Le Journaliste – J'ai l'insigne honneur de commencer par vous, monsieur le Professeur. Quelles sont les leçons à tirer de cette crise ?
L'Expert – Il va de soi, comme nous l'avons toujours dit, que (…) Je retiendrai sept points essentiels (…).
Le Journaliste – Je vous remercie, mais cette crise, vous ne l'avez pas vue venir ?
L'Expert – Nous n'avons pas été écoutés. (…) Forts de cette expérience, nous savons désormais que (…) les experts faire leur travail.
L'Imprévisible – Et si vous aviez trop été écoutés et qu'en fait vous n'aviez rien su prévoir ?
L'Expert – Quelle impertinence !
Claquement de porte qui, par commodité, sera notre seule didascalie.
Le Journaliste – Hum, je me tourne à présent vers vous pour vous demander si tout peut être planifié.
L'Intellectuel-juif-de-France – Le grand, le très grand Maïmonide n'a-t-il pas dit jadis que (…) et, si vous me le permettez, je citerai le grand, l'immense Wittgenstein : « Nous ne pouvons inférer les événements de l'avenir des événements présents. La croyance au rapport de cause à effet est la superstition[1]. » « Toujours prêts ? » Non, jamais ! Parce qu'on ne saurait véritablement se préparer à l'imprévisible et que si on le pouvait, il ne s'agirait plus, alors, d'imprévisible[2].

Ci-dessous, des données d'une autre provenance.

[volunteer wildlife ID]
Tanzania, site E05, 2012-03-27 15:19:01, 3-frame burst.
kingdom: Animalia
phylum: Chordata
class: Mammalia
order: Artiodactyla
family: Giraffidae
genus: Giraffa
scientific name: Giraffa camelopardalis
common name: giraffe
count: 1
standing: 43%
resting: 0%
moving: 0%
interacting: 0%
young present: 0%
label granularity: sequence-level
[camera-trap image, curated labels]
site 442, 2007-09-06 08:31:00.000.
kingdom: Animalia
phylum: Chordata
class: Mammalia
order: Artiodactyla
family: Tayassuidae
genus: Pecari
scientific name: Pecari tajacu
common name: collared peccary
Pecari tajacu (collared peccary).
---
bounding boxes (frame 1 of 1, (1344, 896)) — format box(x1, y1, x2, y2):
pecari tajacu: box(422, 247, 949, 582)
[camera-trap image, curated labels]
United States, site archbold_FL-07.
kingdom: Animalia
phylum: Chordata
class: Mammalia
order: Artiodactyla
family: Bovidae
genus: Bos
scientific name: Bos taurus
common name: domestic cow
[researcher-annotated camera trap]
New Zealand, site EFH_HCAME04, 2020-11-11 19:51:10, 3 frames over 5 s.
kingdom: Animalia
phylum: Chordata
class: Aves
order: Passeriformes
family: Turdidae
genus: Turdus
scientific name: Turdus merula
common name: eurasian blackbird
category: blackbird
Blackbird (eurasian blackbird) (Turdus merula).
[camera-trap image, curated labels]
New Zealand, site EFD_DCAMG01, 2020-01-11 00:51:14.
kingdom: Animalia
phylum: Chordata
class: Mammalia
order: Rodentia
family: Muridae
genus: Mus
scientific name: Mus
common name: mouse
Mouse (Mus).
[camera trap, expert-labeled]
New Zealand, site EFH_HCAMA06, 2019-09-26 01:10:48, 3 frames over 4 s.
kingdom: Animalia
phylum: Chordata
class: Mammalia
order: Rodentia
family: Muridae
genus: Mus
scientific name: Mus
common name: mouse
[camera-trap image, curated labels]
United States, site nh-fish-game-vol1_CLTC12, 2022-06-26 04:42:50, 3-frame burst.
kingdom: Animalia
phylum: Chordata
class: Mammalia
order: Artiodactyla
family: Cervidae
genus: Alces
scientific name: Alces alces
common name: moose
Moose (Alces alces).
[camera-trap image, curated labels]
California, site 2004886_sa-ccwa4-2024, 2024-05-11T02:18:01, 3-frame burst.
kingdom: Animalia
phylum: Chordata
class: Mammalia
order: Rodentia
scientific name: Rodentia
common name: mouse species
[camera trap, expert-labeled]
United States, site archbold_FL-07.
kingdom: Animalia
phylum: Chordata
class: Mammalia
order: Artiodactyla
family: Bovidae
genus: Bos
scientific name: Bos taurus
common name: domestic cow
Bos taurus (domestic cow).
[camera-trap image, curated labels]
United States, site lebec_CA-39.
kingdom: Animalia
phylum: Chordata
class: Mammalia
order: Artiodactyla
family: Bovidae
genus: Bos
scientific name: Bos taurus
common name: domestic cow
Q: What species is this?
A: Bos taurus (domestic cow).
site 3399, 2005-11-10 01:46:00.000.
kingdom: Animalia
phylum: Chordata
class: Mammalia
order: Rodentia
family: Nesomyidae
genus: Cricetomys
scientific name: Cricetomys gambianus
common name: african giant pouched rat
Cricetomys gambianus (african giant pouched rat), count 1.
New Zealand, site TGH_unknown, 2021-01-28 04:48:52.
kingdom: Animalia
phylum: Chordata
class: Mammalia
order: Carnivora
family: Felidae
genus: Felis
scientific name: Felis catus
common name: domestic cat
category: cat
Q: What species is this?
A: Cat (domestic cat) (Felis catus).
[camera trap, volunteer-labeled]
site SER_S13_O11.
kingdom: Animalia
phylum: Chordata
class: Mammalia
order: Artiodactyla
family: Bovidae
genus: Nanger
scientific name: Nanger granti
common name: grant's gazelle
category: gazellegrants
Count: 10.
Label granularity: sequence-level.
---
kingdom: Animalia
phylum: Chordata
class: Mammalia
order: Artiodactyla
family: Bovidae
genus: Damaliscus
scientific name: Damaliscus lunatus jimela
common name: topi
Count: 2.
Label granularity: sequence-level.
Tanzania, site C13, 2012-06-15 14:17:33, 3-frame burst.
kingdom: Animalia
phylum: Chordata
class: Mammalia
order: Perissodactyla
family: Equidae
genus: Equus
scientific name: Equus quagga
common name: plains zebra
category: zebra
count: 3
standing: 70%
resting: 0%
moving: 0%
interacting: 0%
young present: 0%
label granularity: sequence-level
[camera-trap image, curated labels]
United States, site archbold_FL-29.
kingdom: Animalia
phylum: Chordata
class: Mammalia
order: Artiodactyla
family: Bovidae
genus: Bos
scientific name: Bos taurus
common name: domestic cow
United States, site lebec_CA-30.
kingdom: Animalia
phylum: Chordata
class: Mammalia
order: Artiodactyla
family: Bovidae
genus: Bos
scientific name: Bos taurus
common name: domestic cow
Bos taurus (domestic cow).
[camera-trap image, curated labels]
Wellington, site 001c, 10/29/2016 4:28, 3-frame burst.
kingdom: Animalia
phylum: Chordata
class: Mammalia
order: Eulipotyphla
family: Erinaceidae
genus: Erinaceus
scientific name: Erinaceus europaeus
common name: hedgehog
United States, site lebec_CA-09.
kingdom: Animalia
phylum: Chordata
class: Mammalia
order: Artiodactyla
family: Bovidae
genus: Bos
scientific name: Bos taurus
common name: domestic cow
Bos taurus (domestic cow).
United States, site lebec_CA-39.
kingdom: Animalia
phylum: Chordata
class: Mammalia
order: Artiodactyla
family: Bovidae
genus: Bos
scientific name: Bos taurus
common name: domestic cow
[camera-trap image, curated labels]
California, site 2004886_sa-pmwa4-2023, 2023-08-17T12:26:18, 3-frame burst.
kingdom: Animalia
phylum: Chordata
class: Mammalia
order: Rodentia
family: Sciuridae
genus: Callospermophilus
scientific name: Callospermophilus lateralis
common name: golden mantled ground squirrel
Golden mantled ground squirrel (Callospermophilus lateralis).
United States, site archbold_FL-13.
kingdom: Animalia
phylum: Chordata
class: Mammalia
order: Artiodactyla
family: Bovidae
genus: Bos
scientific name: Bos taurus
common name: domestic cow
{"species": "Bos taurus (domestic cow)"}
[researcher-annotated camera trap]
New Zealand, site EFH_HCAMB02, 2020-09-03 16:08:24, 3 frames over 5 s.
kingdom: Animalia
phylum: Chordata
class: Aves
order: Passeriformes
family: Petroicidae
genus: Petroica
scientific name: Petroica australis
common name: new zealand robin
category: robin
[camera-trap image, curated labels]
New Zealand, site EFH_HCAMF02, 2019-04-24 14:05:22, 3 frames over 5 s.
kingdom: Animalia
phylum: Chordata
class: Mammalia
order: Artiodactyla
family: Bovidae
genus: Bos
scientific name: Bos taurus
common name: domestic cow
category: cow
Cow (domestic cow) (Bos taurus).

Le Journaliste – Et vous, monsieur le Rabbin, qu'en pensez-vous ? Peut-on se préparer à tout ?
le rabbin – Fort heureusement, ce n'est pas ce qui est attendu de nous, plongés que nous sommes dans l'opacité du maintenant. Dans l'épais brouillard de l'immédiateté, il est un homme qui nous indique une lueur. Il a su, du plus profond de la nuit, faire naître le jour dans sa clarté. Sortant des évidences rassérénantes, il s'est montré capable de voir, d'aujourd'hui discerner ce demain qui advient, de donner un sens à hier. Il avait prévu la montée en puissance de Vespasien[3], a vu s'effondrer la réalité rassurante du Temple de Jérusalem. Son présent est notre passé et notre présent ce futur qu'il a forgé. Rabban Yo'hanan ben Zakkaï est ce personnage hors-norme, qui a su déjouer les funestes pronostics en plantant les germes de la continuité.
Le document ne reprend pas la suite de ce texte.